In Hohentengen haben Vertreter der Schweiz mit deutschen Anwohnern über den geplanten Bau eines Atommüllendlagers diskutiert. Der Unmut war groß.

Das Vorhaben, zwei Kilometer von der Grenze entfernt den Schweizer Atommüll in einer Tiefe von 900 Metern im Tongestein zu lagern, sehen die Menschen in Hohentengen (Kreis Waldshut) mit Sorge. Das wurde am Donnerstagabend bei einer Infoveranstaltung deutlich, zu der Vertreter der Nationalen Genossenschaft für die Lagerung radioaktiver Abfälle (Nagra) und des Eidgenössischen Bundesamtes für Energie (BfE) eingeladen hatten.

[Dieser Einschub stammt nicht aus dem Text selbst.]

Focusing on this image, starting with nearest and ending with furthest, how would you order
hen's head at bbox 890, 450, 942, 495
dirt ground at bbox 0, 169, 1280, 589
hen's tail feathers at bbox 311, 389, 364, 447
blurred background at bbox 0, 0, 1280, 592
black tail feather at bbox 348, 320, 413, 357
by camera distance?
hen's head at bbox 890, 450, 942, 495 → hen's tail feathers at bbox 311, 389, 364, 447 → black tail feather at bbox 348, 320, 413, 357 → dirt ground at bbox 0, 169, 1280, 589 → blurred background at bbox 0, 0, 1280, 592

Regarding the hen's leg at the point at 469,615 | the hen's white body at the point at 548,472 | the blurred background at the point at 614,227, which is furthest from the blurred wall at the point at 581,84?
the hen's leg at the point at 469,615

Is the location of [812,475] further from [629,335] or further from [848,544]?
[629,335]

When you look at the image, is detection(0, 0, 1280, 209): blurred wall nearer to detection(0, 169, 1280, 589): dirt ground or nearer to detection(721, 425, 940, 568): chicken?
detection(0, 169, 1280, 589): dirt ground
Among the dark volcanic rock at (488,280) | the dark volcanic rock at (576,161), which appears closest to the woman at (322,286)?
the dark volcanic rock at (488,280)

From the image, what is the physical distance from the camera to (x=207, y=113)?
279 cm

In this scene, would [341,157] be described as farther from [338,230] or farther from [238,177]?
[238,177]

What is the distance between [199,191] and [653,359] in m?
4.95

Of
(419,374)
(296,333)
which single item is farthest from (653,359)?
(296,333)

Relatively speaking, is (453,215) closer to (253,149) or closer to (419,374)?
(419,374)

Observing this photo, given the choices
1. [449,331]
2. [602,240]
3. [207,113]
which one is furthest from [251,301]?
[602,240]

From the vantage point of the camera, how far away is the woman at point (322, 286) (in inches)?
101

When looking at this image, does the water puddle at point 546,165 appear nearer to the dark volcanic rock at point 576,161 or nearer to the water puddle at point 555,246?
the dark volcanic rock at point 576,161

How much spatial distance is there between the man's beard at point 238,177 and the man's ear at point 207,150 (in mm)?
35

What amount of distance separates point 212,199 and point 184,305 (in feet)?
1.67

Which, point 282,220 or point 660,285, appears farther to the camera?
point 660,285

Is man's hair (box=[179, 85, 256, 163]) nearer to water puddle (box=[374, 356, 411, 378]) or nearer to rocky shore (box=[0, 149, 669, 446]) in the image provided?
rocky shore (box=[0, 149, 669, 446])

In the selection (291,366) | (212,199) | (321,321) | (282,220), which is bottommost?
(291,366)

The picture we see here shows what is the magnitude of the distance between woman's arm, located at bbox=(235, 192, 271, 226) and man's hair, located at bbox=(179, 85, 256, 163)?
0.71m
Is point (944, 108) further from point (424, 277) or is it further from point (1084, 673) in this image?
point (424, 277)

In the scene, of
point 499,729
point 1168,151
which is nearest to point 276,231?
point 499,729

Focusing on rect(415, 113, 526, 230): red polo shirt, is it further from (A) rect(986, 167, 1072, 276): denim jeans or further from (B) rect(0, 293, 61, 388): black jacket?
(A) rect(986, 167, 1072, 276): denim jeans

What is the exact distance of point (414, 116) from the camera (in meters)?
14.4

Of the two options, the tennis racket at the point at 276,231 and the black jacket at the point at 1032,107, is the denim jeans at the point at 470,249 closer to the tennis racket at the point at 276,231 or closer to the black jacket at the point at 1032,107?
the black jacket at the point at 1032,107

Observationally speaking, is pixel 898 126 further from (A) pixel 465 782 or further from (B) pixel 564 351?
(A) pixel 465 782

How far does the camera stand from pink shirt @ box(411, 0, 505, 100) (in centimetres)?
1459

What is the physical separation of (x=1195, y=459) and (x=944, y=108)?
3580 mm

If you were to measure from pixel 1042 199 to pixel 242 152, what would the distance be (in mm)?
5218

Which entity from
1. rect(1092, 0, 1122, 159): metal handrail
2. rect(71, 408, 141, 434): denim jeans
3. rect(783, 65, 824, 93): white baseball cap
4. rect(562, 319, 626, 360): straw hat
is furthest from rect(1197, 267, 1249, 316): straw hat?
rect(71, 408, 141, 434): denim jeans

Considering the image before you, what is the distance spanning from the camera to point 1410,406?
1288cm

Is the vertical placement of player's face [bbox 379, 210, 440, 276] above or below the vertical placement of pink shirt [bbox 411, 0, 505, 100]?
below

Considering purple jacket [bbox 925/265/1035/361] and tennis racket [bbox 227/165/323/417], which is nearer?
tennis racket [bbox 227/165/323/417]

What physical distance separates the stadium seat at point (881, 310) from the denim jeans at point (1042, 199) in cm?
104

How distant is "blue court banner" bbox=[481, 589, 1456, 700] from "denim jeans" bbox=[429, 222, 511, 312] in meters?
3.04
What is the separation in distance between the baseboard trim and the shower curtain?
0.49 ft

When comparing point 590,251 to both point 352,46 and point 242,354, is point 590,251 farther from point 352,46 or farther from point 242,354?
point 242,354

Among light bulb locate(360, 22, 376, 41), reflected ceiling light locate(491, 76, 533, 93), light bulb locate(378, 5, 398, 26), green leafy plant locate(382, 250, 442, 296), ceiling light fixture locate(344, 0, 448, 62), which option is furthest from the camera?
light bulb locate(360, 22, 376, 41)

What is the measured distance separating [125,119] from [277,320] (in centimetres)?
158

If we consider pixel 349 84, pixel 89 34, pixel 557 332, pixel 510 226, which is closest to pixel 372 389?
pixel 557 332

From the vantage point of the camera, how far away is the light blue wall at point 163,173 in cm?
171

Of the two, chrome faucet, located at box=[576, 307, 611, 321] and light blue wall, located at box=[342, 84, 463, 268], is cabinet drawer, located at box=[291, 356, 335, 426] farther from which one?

Enormer Informationsbedarf

Die 400 Stühle in der Halle in Hohentengen reichten nicht aus, so viele Menschen waren gekommen. Zahlreiche Interessierte mussten der rund dreistündigen Debatte stehend folgen, der Redebedarf war enorm. Die Stimmung schwankte zwischen Misstrauen, Frust, Besorgnis und nüchternem Pragmatismus. Es gab viele Fragen zu technischen Details und zu dem Verfahren.

Großer Andrang bei der Infoveranstaltung in Hohentengen zum geplanten Atommüllendlager  (Foto: SWR, Petra Jehle)
Großer Andrang bei der Infoveranstaltung in Hohentengen zum geplanten Atommüllendlager

Viele Risiken befürchtet

Die Bürgerinnen und Bürger befürchten Gefahren für das Trinkwasser. Auch Erdbeben, die in der Region immer wieder vorkommen, seien ein großes Risiko. Außerdem könnte es beim Transport der radioaktiven Brennstäbe zu Unfällen kommen. "Wir fühlen uns hintergangen", sagte Rosi Drayer von der örtlichen Bürgerinitiative. Denn der Standort sollte bereits aussortiert werden und sei nur auf Druck der Schweizer Atomaufsicht überhaupt eingehender untersucht worden. Es sei unglaubwürdig, dass die Schweiz ausschließlich nach geologischen Kriterien entschieden habe. Vielmehr gehe es doch darum, das atomare Endlager möglichst nah an die dünn besiedelte Grenze zu bauen.

Kritik an fehlender Laufzeitbegrenzung

Eine junge Frau meinte, es fühle sich so an, als sei man der Kompost der Schweiz. Zwar würden alle eine Mitverantwortung für den Atommüll tragen, allerdings müsse irgendwann Schluss damit sein, sagte sie mit Blick auf die nicht vorhandene Laufzeitbegrenzung für die Schweizer Atomkraftwerke. Dafür gab es viel Applaus.

"Es fühlt sich so an, als wären wir der Kompost der Schweiz!"

Schweiz beschwichtigt

Die Schweizer Verantwortlichen winkten ab. Sie versicherten, dass nach rein geologischen Kriterien entschieden wurde: Der Atommüll könne in dem 900 Meter tiefen, unterirdischen Lager im Tongestein über mehrere hunderttausend Jahre sicher und stabil eingelagert werden. An dem Verfahren wolle man auch die deutsche Seite beteiligen. Außerdem gehe es "nur" um ein Schweizer Endlager. Es sei nicht geplant, dort auch Atommüll anderer Länder zu lagern.